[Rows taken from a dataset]
■ ■ ■ ■ ■
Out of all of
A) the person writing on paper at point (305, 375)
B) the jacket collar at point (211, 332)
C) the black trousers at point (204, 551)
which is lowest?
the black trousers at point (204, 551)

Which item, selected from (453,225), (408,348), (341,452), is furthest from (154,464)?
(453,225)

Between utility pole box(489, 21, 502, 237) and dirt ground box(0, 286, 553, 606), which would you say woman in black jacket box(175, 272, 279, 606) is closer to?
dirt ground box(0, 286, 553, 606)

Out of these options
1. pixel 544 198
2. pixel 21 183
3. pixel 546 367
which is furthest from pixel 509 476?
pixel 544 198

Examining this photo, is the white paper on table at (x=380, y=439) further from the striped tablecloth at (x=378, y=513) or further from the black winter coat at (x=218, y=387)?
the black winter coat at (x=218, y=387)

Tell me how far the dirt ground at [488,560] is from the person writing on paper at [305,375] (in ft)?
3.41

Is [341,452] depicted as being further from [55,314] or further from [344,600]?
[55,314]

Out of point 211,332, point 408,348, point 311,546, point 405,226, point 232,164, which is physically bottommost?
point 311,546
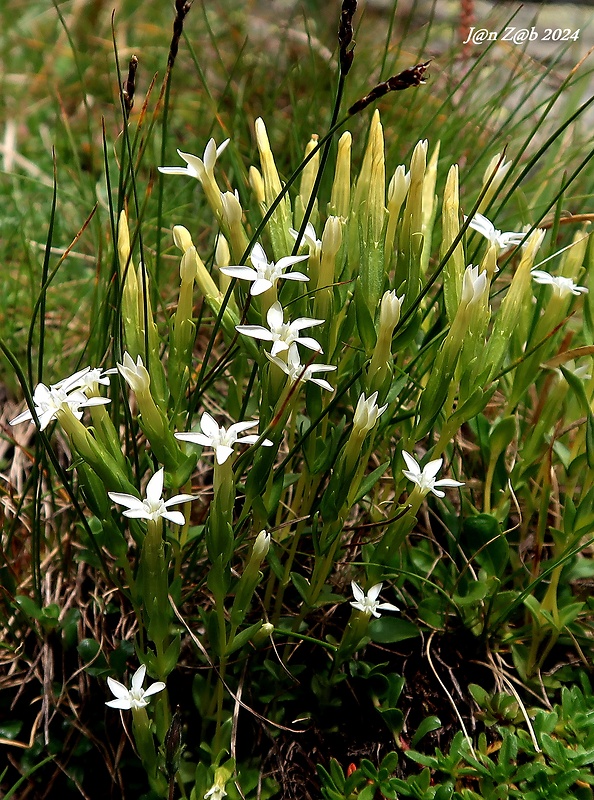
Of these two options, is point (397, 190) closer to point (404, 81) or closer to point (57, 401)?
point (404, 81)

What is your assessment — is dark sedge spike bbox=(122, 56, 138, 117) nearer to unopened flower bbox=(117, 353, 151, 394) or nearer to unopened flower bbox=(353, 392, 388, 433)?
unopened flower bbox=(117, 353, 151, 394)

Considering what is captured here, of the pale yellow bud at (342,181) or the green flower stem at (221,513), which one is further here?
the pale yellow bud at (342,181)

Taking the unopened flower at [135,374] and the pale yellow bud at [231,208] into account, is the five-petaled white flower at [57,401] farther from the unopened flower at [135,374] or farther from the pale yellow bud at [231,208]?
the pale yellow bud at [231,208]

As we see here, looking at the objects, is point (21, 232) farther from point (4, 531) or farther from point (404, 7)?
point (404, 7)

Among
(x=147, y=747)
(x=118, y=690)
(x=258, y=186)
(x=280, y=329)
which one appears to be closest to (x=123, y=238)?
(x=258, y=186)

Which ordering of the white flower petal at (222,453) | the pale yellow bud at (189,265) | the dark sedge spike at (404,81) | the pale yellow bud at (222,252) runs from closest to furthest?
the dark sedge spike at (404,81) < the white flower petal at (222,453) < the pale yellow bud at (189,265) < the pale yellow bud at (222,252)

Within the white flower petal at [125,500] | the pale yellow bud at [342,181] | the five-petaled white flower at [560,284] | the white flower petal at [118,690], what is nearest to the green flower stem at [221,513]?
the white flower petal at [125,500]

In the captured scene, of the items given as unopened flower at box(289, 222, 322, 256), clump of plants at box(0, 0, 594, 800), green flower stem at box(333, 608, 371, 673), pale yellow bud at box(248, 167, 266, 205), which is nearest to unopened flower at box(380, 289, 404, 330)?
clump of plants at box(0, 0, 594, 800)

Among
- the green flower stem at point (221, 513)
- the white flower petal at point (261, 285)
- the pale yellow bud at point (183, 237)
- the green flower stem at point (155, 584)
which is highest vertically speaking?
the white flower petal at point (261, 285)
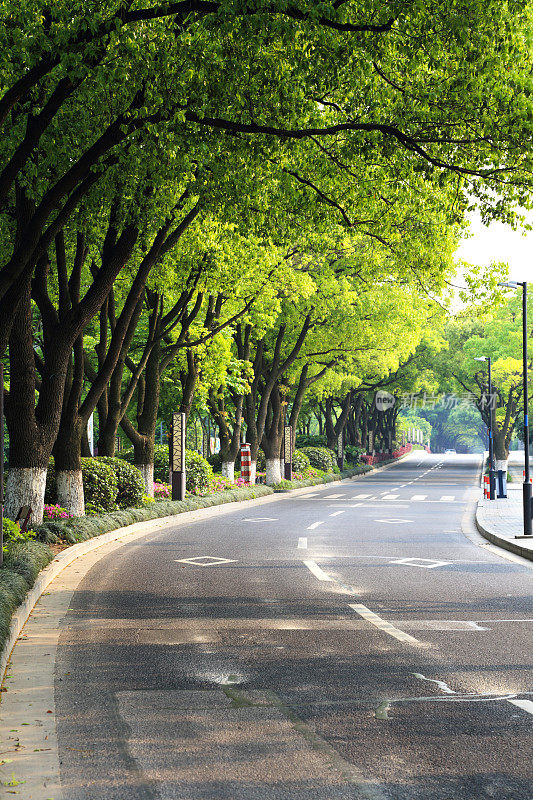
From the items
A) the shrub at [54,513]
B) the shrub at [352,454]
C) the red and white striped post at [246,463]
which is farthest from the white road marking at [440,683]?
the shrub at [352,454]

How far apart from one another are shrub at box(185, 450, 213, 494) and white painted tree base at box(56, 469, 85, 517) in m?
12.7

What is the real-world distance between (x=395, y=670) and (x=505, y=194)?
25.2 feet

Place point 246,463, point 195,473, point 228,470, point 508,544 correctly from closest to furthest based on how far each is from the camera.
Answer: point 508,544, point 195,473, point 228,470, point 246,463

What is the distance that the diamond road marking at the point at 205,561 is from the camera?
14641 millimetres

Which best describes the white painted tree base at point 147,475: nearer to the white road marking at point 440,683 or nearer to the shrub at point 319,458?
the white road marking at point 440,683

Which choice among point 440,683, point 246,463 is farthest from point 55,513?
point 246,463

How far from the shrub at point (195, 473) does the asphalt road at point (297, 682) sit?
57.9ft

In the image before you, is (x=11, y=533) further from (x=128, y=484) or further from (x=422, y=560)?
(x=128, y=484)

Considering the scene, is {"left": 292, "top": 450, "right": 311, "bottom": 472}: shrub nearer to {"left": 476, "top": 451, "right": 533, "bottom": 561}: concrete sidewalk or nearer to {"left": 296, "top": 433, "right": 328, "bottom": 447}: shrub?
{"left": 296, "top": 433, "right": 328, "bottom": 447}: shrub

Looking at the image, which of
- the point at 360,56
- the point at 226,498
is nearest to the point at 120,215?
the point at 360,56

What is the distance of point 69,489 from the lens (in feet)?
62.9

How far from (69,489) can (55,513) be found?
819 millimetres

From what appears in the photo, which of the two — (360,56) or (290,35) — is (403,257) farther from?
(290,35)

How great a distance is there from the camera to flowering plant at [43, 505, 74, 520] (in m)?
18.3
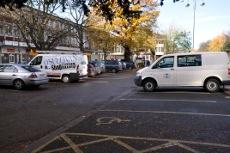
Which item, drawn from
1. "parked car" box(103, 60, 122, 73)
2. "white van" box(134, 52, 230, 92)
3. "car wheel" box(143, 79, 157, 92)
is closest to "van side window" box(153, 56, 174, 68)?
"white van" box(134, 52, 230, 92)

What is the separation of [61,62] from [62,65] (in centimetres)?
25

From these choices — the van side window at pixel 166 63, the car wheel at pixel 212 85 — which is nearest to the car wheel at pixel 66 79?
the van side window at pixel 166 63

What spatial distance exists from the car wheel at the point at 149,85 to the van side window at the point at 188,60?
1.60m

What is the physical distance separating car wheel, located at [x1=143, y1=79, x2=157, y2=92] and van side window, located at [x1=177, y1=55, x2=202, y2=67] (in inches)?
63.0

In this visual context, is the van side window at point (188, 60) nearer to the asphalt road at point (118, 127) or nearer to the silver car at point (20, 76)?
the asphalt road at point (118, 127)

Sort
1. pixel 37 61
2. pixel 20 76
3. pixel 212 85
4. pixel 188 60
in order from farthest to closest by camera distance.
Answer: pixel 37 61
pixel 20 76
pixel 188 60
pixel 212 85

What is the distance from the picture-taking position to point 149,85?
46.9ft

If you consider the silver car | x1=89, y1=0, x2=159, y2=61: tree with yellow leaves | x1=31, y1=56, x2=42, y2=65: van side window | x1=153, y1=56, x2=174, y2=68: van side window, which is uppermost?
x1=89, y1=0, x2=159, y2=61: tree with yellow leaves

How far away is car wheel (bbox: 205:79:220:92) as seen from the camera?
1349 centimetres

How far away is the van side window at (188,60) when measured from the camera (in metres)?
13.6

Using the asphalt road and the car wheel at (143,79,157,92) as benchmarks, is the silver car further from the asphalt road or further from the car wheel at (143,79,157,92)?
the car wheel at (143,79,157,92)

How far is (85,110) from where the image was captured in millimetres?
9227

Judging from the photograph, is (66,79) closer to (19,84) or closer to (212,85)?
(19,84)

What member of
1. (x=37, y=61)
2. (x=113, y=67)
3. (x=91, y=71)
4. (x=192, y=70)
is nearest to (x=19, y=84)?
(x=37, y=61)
■ ■ ■ ■ ■
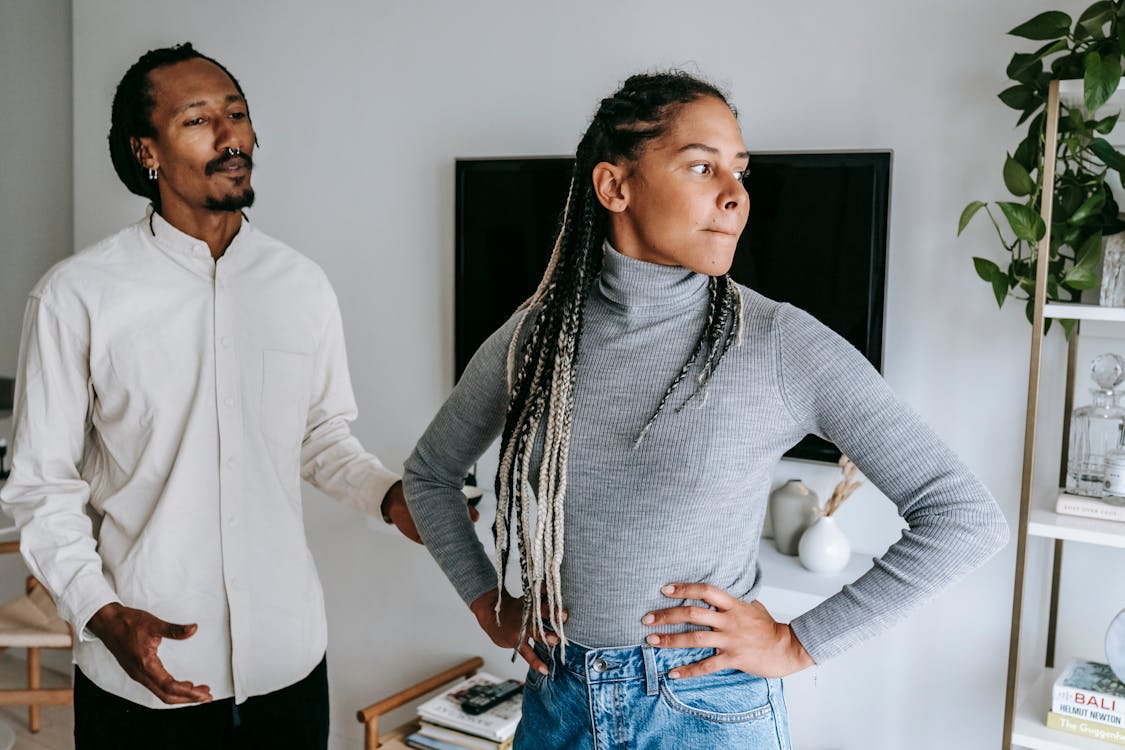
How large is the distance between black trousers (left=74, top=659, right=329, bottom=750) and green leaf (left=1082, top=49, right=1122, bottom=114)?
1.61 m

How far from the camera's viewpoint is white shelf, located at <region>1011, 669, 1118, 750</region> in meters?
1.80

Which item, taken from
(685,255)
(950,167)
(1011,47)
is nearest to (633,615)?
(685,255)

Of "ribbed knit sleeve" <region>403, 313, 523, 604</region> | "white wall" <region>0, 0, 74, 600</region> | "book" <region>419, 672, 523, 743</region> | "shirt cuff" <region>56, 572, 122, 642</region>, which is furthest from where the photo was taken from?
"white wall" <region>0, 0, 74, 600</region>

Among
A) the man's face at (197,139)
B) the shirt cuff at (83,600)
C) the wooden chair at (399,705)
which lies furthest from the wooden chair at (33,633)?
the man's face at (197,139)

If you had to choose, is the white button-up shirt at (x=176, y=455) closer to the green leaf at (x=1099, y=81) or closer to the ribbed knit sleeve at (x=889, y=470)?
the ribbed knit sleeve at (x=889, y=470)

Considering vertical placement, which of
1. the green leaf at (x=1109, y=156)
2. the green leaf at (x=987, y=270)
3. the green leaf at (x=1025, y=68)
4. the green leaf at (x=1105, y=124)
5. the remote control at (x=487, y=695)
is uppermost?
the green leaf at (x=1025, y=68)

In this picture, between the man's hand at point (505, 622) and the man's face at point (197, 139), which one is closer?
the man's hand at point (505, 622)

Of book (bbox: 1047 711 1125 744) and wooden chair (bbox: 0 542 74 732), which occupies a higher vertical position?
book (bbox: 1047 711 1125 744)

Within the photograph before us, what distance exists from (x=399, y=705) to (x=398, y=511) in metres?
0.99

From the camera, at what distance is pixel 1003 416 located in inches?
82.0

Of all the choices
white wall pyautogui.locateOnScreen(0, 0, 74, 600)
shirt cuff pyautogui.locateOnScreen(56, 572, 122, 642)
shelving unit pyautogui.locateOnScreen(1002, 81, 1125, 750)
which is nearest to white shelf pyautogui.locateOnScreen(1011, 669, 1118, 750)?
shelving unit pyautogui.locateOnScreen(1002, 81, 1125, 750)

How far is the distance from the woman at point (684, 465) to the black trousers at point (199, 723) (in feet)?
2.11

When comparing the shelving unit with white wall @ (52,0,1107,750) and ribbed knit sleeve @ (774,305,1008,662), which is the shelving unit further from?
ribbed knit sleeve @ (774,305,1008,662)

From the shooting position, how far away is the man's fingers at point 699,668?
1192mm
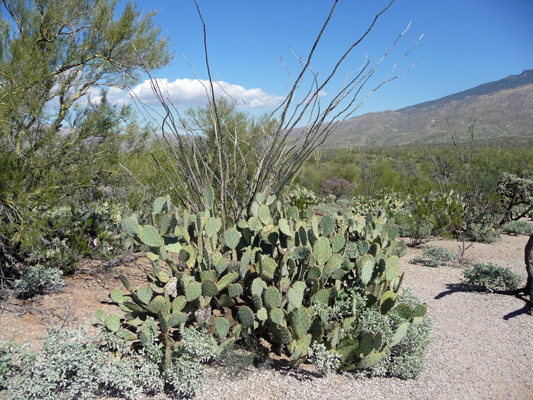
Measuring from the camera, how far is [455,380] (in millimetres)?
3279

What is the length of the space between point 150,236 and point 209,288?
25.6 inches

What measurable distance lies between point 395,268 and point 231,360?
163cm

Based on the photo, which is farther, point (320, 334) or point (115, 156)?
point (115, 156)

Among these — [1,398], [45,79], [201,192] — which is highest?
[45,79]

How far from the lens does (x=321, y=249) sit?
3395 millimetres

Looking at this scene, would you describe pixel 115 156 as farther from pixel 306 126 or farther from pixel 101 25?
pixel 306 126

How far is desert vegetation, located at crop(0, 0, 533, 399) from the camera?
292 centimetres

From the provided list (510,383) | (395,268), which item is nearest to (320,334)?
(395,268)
■ ■ ■ ■ ■
▸ Written instruction: Which lines in the records contain the word "where", with case counting? List each of those lines in full.

▸ Response to the exercise:
How far is (85,110) from where the image was captured in millimetres?
Of "ribbed knit sleeve" <region>403, 313, 523, 604</region> | "white wall" <region>0, 0, 74, 600</region> | "book" <region>419, 672, 523, 743</region> | "shirt cuff" <region>56, 572, 122, 642</region>, which is furthest from where the photo was taken from?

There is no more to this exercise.